Donald Trump rumine longtemps ses vieilles blessures, dit Mme Griffin : « En général, il est totalement incapable d’accepter la victoire, même quand ça lui serait bénéfique. »

Le matin du 6 février 2020 – un jour après que le Sénat à majorité républicaine a refusé de destituer M. Trump – aurait dû être un moment de soulagement et de célébration. Au contraire, lors du petit déjeuner de prière national (une rencontre de gens d’affaires chrétiens), M. Trump semblait sorti tout droit de l’Ancien Testament, incarnant ce qu’il a déjà dit être son message favori de la Bible : « œil pour œil, dent pour dent ». Après avoir montré la une des journaux annonçant son acquittement, il s’en est pris aux démocrates qui l’avaient mis en accusation.

PHOTO ANNA MONEYMAKER, ARCHIVES THE NEW YORK TIMES

Au lendemain de son acquittement dans la procédure de destitution qui le visait, Donald Trump a montré la une des journaux avant de se lancer dans une diatribe violente contre ses rivaux politiques.

Par la suite, M. Trump a montré le même penchant pour la rancune et la vengeance : il s’en est pris publiquement et violemment aux dix républicains de la Chambre des représentants et aux sept sénateurs républicains qui avaient voté pour sa destitution.

Sa cible principale, Liz Cheney, et sept autres représentants favorables à sa destitution ne siègent plus au Congrès, défaits lors de primaires par des adversaires pro-Trump ou poussés à la retraite : « Deux défaits, plus que huit ! », a déclaré M. Trump, célébrant le départ à la retraite de l’un deux, Adam Kinzinger.

Les représailles pourraient être plus dures si M. Trump retourne à la Maison-Blanche en janvier 2025. Il dit tenir Joe Biden personnellement responsable de chacune des 88 accusations criminelles portées contre lui dans quatre procès.
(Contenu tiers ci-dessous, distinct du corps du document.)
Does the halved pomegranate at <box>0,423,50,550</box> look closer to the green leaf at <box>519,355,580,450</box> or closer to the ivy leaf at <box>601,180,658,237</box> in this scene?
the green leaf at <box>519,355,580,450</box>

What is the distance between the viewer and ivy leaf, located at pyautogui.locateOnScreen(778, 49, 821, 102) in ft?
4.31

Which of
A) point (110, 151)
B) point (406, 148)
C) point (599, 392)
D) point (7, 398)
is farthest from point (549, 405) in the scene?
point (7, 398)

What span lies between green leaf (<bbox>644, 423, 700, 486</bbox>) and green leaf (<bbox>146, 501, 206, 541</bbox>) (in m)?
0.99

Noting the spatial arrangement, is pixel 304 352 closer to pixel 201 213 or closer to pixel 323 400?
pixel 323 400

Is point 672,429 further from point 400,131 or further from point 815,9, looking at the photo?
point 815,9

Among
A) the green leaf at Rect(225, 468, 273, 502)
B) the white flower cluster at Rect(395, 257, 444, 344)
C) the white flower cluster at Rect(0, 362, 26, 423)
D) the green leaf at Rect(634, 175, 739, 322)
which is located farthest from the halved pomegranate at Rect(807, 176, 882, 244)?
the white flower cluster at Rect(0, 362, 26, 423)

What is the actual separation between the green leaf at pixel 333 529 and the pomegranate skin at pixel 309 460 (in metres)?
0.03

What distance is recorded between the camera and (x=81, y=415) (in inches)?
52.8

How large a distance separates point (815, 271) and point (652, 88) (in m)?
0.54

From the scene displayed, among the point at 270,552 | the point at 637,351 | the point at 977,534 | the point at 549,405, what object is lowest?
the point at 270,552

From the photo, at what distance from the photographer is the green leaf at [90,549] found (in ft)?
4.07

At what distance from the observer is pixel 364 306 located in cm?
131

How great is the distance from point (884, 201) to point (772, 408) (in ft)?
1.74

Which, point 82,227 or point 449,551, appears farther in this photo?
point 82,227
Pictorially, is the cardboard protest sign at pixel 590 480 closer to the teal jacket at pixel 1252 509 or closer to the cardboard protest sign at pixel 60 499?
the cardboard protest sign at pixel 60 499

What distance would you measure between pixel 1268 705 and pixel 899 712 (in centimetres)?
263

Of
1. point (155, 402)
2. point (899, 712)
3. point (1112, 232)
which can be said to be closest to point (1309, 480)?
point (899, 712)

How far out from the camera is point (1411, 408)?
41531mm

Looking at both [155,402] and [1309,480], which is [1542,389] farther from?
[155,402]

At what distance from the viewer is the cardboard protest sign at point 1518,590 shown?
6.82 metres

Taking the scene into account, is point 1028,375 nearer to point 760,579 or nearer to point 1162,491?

Et il a promis de nommer « un vrai procureur spécial pour poursuivre le président le plus corrompu de l’histoire des États-Unis d’Amérique, Joe Biden, et toute sa famille de criminels ».

PHOTO CHERISS MAY, ARCHIVES THE NEW YORK TIMES

Le président Joe Biden

Le verdict du procès de l’affaire Stormy Daniels, en pleine campagne présidentielle, donnera une nouvelle dynamique surtout si M. Trump est acquitté, estime John Bolton, ancien conseiller à la sécurité nationale de M. Trump, féroce critique de son ancien patron.

M. Trump s’affichera comme la cible d’une cabale qui se sera terminée en queue de poisson, « ayant dû endurer tout ça alors qu’il n’y avait rien là », dit M. Bolton. Il s’en prendra à Joe Biden, peu importe le verdict, ajoute-t-il.